Defendant also points to the Complaint and the FAC and how both allege that Aguila owned and controlled the dog and that Plaintiff’s injuries were caused due to Aguila’s failure to control the animal.

 

Defendant then points to the fact that the FAC adds new allegations that were not in the original Complaint that ACSC controlled the dog while on the premises, that ACSC knew or should have known the dog had a dangerous nature, and that Plaintiff was harmed when the dog escaped from Aguila’s and Defendant’s possession and control.

 

Defendant’s arguments as to this are also unavailing.

 

Defendant appears to be under the impression that since Plaintiff alleged Aguila controlled the dog/failed to control the dog, that Plaintiff cannot also allege ACSC also controlled the dog/failed to control the dog. Defendant’s argument is unavailing.

 

Defendant also makes an argument that does not appear to be related to the sham pleading doctrine. Defendant argues that Plaintiff failed to add any facts that support an allegation that ACSC assumed control over Aguila’s dog or knew or should have known the animal was dangerous.

 

The Court does not find this argument availing at the pleading stage.

 

As stated in Dino, Inc. v. Boreta Enterprises, Inc. :

 

It is, of course, the rule that ultimate facts must be pleaded, rather than legal conclusions, yet the distinction between ultimate facts and conclusions of law is not always clear or easy to state. In Burks v. Poppy Construction Co., 57 Cal.2d 463, 473-474 [20 Cal.Rptr. 609, 370 P.2d 313], the court said: “The distinction between conclusions of law and ultimate facts is not at all clear and involves at most a matter of degree. (Estate of Bixler, 194 Cal. 585, 589 [229 P. 704]; see Clark on Code Pleading (2d ed. 1947) 231; Chadbourne, Grossman, Van Alstyne, Cal. Pleading (1961) 812 et seq.; 2 Witkin, Cal. Procedure (1954) 1140.) For example, the courts have permitted allegations which obviously included conclusions of law and have termed them 'ultimate facts' or 'conclusions of fact.' (See Peninsula etc. Co. v. County of Santa Cruz, 34 Cal.2d 626, 629 [213 P.2d 489] [one is the 'owner' of property]; Rannard v. Lockheed Aircraft Corp., 26 Cal.2d 149, 154 [157 P.2d 1] [act was 'negligently' done]; May v.
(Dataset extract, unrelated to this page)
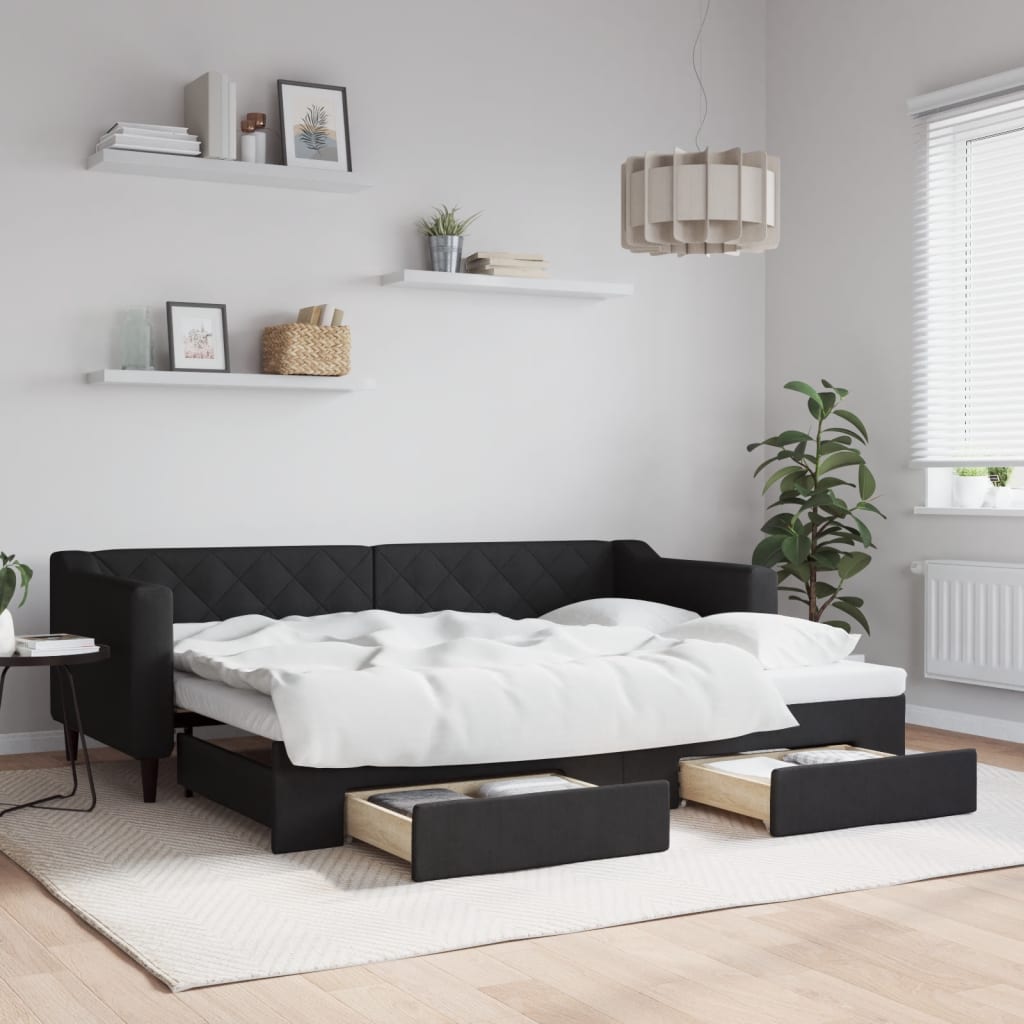 Letti Singoli Divano Letto Matrimoniale Estraibile Ikea Letto Per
Farrell, 94 Cal.App. 703, 707 [271 P. 789] [employee was 'acting within the scope of his employment'].) In permitting allegations to be made in general terms the courts have said that the particularity of pleading required depends upon the extent to which the defendant in fairness needs detailed information that can be conveniently provided by the plaintiff, and that less particularity is required where the defendant may be assumed to possess knowledge of the facts at least equal, if not superior, to that possessed by the plaintiff. ...”

 

(Dino, Inc. v. Boreta Enterprises, Inc. (1964) 226 Cal.App.2d 336, 340.)

 

TENTATIVE RULING
Defendant’s demurrer to the third cause of action for strict liability is OVERRULED.

Defendant’s request for judicial notice of the Complaint and the FAC is GRANTED.